Scene Graph Generation from Objects, Phrases and Region Captions (1707.09700v2)

Abstract: Object detection, scene graph generation and region captioning, which are three scene understanding tasks at different semantic levels, are tied together: scene graphs are generated on top of objects detected in an image with their pairwise relationship predicted, while region captioning gives a language description of the objects, their attributes, relations, and other context information. In this work, to leverage the mutual connections across semantic levels, we propose a novel neural network model, termed as Multi-level Scene Description Network (denoted as MSDN), to solve the three vision tasks jointly in an end-to-end manner. Objects, phrases, and caption regions are first aligned with a dynamic graph based on their spatial and semantic connections. Then a feature refining structure is used to pass messages across the three levels of semantic tasks through the graph. We benchmark the learned model on three tasks, and show the joint learning across three tasks with our proposed method can bring mutual improvements over previous models. Particularly, on the scene graph generation task, our proposed method outperforms the state-of-art method with more than 3% margin.

• The paper proposes the MSDN framework that integrates object detection, scene graph generation, and region captioning for unified scene understanding.
• It employs a dynamic graph to refine features by aligning object, phrase, and caption regions via spatial and semantic connections.
• The model demonstrates a 3.63%-4.31% improvement on Visual Genome tasks, underscoring its potential in advancing joint task learning.

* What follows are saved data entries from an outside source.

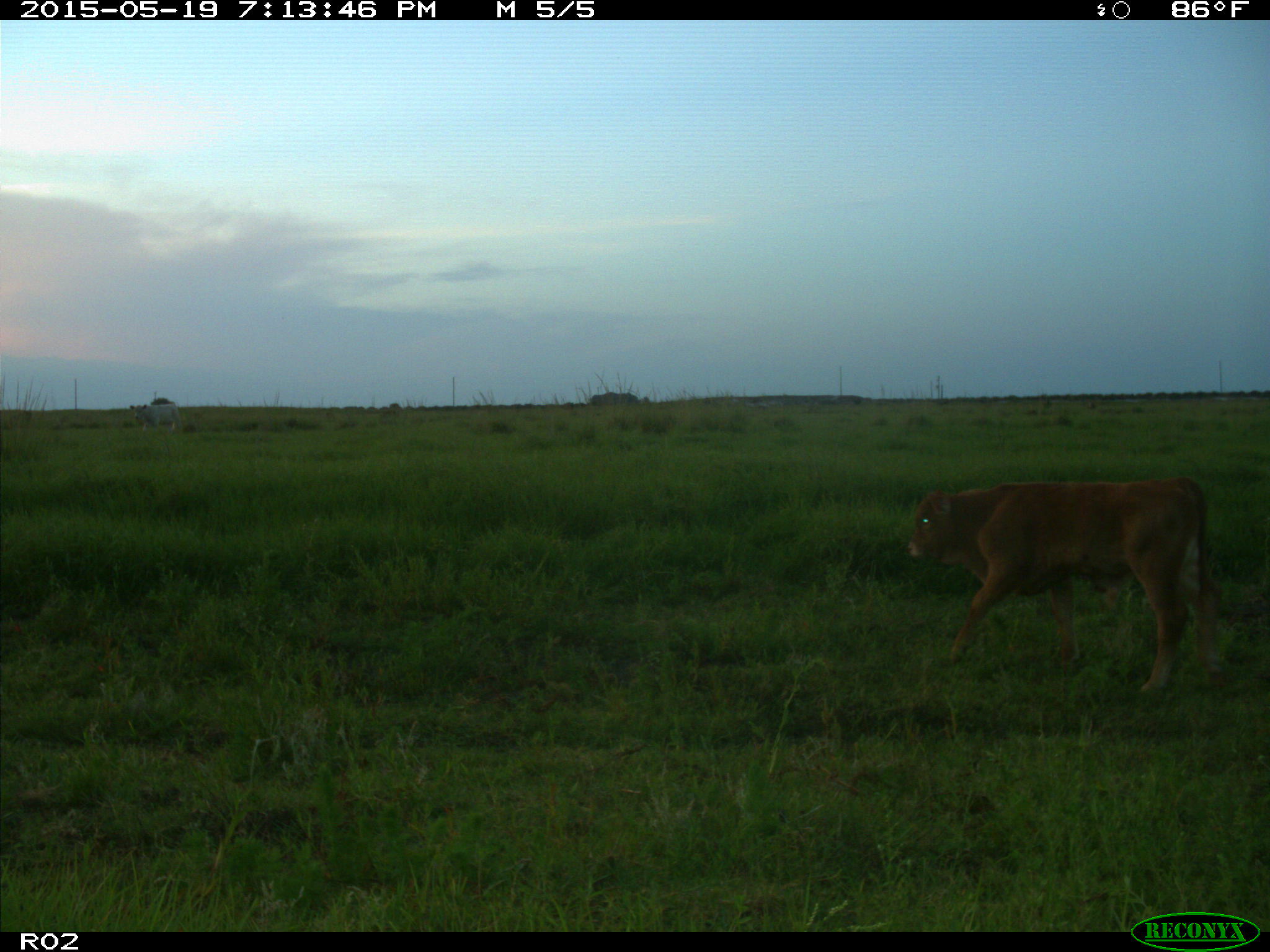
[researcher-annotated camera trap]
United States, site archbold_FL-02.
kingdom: Animalia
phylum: Chordata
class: Mammalia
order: Artiodactyla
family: Bovidae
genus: Bos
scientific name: Bos taurus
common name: domestic cow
Bos taurus (domestic cow).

Scene Graph Generation from Objects, Phrases, and Region Captions

The paper "Scene Graph Generation from Objects, Phrases and Region Captions" introduces a novel approach to the integration of three key visual scene understanding tasks: object detection, scene graph generation, and region captioning. The authors propose the Multi-level Scene Description Network (MSDN), a neural network model designed to perform these tasks jointly, leveraging their interconnected nature.

Methodology

The MSDN framework integrates these tasks by aligning object, phrase, and caption regions using a dynamically constructed graph based on spatial and semantic connections. This model facilitates the flow of information between tasks, improving each one's performance through feature refinement.

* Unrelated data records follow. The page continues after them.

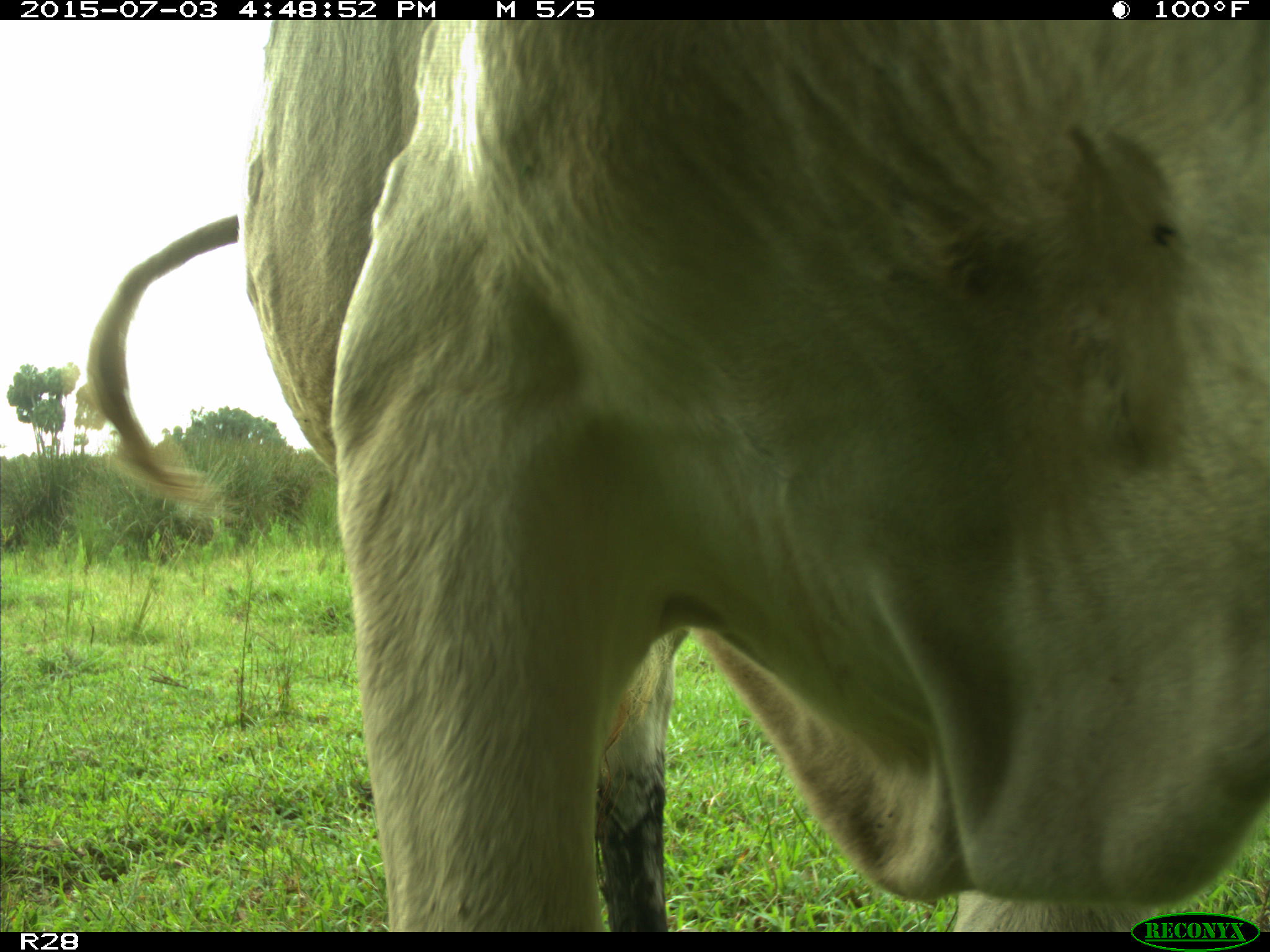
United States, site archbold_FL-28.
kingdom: Animalia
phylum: Chordata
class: Mammalia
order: Artiodactyla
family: Bovidae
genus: Bos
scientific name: Bos taurus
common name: domestic cow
Bos taurus (domestic cow).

1. Region Proposal: The model generates three types of region proposals—objects, phrases, and captions. Object proposals are generated using a Region Proposal Network (RPN). Phrase regions are created by pairing object proposals, and caption regions are generated through a separate RPN.
2. Dynamic Graph Construction: The model constructs a graph with nodes representing region features and edges depicting semantic and spatial relationships. The graph's structure dynamically adapts to different images based on detected regions' interactions.
3. Feature Refining: Features of objects, phrases, and captions are refined by passing messages along the edges of the dynamic graph. This process enhances the features by integrating complementary information from interconnected nodes.

Experimental Evaluation

The authors evaluate the MSDN on the Visual Genome dataset, focusing on three sub-tasks: Predicate Recognition (PredCls), Phrase Recognition (PhrCls), and Scene Graph Generation (SGGen). The results demonstrate significant improvements over previous state-of-the-art methods, particularly achieving a 3.63% to 4.31% improvement in scene graph generation.

Results and Contributions

1. Performance: The proposed model considerably outperforms existing methods by leveraging the interconnections between different semantic levels. Notably, the joint learning approach yields notable gains in recall metrics across tasks.
2. Model Innovation: By constructing a dynamic graph and enabling message passing, the MSDN aligns multi-level scene descriptions, enhancing the synergistic effect between the tasks.
3. Future Implications: This approach opens avenues for further research in joint task learning, suggesting that models benefiting from multi-task integration could significantly advance visual scene understanding.

Conclusion

The MSDN provides a robust framework for unified scene understanding tasks, exemplifying how joint task optimization can enhance computational efficiency and accuracy. The paper lays foundational work for future advancements in neural network models capable of performing complex, interconnected visual tasks concurrently. The publicly available code further facilitates ongoing research in this area, encouraging experimentation and the development of improved methods in scene understanding.